Asia-Pacific region: Asia continued to take measures jointly with its aid providers to accelerate implementing mutual commitments and made tangible progress. In preparing a common position for Busan, a Manila

“Consensus on Effective States and Public Financial Management”

was issued in two parts. Part I dealt with strengthening “effective states”;

Part II with public financial management issues (Task Force on Public Financial Management, 2011). For effective states, a holistic approach was advocated towards public-sector management, accountability and transparency. Partner countries were to exercise ownership and leadership of their development agendas, and development partners were to support

country-driven approaches to results-management. Development partners were urged to enhance their capacities to support efforts to build effective states, promote the role of core state functions and create fiscal space for growth. Capacity development, including strengthening oversight institu-tions, was to be an integral part of development strategy.

On public financial management (PFM), partner countries were to strengthen their PFM through credible reform measures, and development partners were to honour their commitments to channel more aid flows through country systems. Achieving these objectives required stronger policy dialogue to jointly take actions over the medium and longer terms.

Fragile states: A promising initiative? Concerns about the dilemmas facing fragile states and post-conflict countries had been mounting as a result of their increasing inabilities to make progress in restoring peace and security and achieving the MDGs. A significant step in this direction was the signing of the Dili Declaration, brokered by the International Dialogue on Peacebuilding and Statebuilding – a platform representing partner countries, bilateral and multilateral partners, and CSOs. The Declaration built on a g7+

announcement reaffirming members’ commitments to the Paris Declaration, the Principles for Good International Engagement in Fragile States and the Accra Agenda for Action. The Declaration encouraged members to take immediate actions to prepare an international action plan to address fragile states’ challenges.

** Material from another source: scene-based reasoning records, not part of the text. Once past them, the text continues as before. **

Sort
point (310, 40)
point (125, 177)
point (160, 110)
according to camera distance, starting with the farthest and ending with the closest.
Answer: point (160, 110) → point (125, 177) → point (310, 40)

Partner Country Contact Group: Given partner countries’ increased participation, they sought a platform to consult and develop common positions on various issues. The most obvious option was to revive the old PCCG, whose mandate expired in 2008. I was asked to present a proposal to this effect at the next WP meeting, which endorsed the proposal. The PCCG mandate was to play a lead role in coordinating, identifying and articulating messages from partner countries. It later formed a drafting team to prepare a partner-country position paper for HLF4.20

20 Members included Bangladesh, Cameroon, Colombia, Egypt, Ghana, Honduras, Indonesia, Mali, Mexico, Morocco, the Philippines, South Africa, Tanzania, Timor-Leste and Vietnam. Other members followed, including the Uganda National NGO Forum and CARICOM Secretariat.

The drafting team submitted its paper, “Partner Countries’ Vision and Priority Issues for HLF4”, after receiving an endorsement from political leaders, which was circulated to the full WP membership and to DAC members (OECD, 2010b). The paper served as the principal negotiating document to which partner-country Sherpas referred. Interestingly, the PCCG declined an offer to engage an external consultant to assist in drafting the paper – a practice used before in preparing the Accra position paper. This was another indication of their growing maturity and stronger ownership of their development priorities.